Pouco mais velho do que o português natural de A-dos-Francos (Caldas da Rainha), Viejo lembra que aquele ano foi de transição para os dois, por chegarem, com 18 e 19 anos, ao estrangeiro, pela primeira vez, e viverem sozinhos.
“Foi duro para ele e para mim, mas sempre tivemos uma relação muito boa e conseguimos. […] Estávamos sempre juntos, na brincadeira, íamos tomar café. Sempre em apoio. Depois dos treinos, muitas vezes íamos tomar café e conversar fosse do que fosse”, detalha o espanhol.
Dos tempos da formação búlgara, grande parte dos antigos colegas de equipa do português já se retiraram ou saíram do ciclismo profissional, com exceção dos italianos Mattia Viel e Simone Ravanelli, a correr na equipa ProTour Androni Giocattoli-Sidermec, do argentino Nicolás Tivani (Agrupación Virgen de Fatima), e do marroquino Abderrahim Zahiri (General Store Curia).
Num ano em que não logrou acompanhar a equipa na vinda à Volta a Portugal, então liderada por Ravanelli, João Almeida acabou por ‘brilhar’ desde cedo, e até comprovou os dotes de futurologia de Dani Viejo na Turquia.
“Na Volta a Mersin, disse-lhe ‘hoje esta é para ti, vais ganhar’. Mais tarde, estava a chegar à meta depois da ‘carregadura’ [referindo-se à dureza da etapa], cheia de subidas. Claro, o João tinha vencido”, recorda.
O feito, na terceira etapa da Volta a Mersin, disputada em abril, que o português acabou no oitavo posto, foi um primeiro momento de glória com as novas cores, a anunciar-se ao pelotão internacional.
Mais tarde, Viejo voltou a acompanhá-lo na Toscana Terra del Ciclismo Eroica, prova destinada a jovens no final de abril, com João a abrir caminho na segunda e última etapa para chegar ao quarto posto da geral.

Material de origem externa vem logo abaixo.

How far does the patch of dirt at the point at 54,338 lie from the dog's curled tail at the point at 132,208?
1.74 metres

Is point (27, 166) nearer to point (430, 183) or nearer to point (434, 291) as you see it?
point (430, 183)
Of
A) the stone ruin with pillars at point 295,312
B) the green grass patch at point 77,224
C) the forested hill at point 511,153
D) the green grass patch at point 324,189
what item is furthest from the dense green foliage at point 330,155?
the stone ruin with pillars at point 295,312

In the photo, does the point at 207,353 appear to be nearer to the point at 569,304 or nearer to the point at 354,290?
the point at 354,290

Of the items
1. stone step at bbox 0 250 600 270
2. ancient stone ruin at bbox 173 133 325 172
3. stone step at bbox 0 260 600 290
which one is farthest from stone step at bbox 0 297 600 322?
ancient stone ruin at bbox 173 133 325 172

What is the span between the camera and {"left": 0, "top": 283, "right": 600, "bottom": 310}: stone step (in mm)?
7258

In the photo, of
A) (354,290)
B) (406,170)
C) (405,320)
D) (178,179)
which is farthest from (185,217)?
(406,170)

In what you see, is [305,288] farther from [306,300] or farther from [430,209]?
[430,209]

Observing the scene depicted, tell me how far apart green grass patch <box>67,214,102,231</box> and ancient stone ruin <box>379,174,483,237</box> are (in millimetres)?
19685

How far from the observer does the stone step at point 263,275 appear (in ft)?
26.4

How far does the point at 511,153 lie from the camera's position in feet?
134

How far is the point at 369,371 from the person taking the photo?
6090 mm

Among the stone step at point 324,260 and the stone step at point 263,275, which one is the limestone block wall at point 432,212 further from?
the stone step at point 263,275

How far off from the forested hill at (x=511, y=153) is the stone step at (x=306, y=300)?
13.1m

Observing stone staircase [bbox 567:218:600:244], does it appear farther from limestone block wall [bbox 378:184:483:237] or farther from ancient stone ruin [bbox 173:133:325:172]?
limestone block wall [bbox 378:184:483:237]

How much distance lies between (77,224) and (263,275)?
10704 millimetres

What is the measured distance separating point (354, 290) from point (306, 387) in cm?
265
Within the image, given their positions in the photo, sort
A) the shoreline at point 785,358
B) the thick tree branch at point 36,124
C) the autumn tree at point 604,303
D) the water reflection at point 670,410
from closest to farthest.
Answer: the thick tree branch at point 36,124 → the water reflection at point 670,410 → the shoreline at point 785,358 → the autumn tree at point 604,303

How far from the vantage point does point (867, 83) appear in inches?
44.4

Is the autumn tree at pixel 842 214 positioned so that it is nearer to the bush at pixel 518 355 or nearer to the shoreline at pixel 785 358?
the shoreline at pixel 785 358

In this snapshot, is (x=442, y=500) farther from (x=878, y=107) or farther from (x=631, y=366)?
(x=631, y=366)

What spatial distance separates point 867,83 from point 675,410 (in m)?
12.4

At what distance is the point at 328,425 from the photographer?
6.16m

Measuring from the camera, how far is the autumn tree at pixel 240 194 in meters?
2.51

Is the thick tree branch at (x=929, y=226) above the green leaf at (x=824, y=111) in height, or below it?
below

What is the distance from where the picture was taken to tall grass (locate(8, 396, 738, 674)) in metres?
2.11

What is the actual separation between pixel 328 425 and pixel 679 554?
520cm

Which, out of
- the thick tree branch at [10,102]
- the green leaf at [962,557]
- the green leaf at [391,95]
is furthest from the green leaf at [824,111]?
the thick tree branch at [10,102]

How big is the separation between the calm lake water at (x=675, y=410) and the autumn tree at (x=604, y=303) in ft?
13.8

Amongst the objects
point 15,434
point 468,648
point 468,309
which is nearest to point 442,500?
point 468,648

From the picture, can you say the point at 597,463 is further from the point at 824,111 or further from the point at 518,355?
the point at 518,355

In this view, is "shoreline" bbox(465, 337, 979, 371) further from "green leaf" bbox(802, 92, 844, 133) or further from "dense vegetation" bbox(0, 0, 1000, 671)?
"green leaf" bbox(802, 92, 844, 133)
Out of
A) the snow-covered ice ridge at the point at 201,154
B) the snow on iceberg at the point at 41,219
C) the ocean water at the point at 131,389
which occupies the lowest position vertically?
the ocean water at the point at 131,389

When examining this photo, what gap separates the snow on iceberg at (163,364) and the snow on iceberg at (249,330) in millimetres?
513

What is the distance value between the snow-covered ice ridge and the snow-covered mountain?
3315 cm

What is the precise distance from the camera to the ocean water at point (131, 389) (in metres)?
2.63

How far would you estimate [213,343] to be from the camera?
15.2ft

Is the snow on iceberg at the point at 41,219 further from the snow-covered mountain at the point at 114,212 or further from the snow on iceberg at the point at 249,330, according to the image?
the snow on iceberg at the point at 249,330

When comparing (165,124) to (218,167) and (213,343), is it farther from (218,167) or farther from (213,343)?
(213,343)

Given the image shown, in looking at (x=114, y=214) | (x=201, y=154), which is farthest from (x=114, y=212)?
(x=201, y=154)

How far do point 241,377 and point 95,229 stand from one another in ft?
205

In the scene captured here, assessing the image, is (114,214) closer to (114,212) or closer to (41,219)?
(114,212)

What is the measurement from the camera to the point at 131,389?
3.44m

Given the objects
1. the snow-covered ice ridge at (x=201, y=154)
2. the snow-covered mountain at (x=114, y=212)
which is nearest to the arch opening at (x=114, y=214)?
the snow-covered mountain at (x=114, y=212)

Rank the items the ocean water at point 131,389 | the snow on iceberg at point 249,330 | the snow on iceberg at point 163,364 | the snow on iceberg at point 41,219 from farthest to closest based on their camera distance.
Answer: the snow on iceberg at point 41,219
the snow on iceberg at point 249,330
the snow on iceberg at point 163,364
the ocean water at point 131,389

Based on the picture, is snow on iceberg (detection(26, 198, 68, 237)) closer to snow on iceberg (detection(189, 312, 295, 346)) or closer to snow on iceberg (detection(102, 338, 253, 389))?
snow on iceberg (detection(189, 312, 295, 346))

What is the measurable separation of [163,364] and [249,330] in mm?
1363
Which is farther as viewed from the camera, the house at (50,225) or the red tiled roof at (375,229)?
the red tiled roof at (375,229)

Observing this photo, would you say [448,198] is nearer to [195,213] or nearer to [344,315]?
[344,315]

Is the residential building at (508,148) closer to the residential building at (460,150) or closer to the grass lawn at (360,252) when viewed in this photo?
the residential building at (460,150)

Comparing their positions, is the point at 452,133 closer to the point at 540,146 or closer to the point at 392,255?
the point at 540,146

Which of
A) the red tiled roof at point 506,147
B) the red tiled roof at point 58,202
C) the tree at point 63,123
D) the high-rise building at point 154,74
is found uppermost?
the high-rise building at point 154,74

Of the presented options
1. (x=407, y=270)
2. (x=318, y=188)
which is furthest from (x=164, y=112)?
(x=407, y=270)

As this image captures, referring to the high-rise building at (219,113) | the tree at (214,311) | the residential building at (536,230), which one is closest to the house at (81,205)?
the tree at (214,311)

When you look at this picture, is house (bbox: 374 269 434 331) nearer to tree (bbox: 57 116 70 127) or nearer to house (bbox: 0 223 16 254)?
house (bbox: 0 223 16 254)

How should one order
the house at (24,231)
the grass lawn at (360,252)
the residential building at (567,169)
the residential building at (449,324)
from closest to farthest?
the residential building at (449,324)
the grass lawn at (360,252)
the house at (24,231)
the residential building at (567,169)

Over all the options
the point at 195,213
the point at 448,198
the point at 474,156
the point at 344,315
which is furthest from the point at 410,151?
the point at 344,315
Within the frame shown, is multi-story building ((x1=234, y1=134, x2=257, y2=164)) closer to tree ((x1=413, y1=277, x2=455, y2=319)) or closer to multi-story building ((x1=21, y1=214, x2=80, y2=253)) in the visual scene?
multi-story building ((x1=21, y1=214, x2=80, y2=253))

Nessa corrida participaram alguns nomes que hoje, como João, começam a destacar-se nas grandes provas mundiais, a começar pelo vencedor: o australiano Jai Hindley, hoje na Sunweb e principal responsável por ‘destronar’ o português da liderança da geral do Giro.
Mas nem só em chegadas em pequenos grupos se destacava o jovem, então já campeão sub-23, júnior e cadete em modalidades de pista mas sobretudo no contrarrelógio individual, e em maio terá conseguido a maior vitória dessa época, já depois de ser quarto na Volta a Ancara.
Na Volta à Ucrânia, acabou no nono lugar final, e no primeiro da classificação da juventude, ao vencer a quarta e última etapa, na capital Kiev, num ‘sprint’ em que se impôs a corredores com cinco, 10 ou mais anos de experiência profissional.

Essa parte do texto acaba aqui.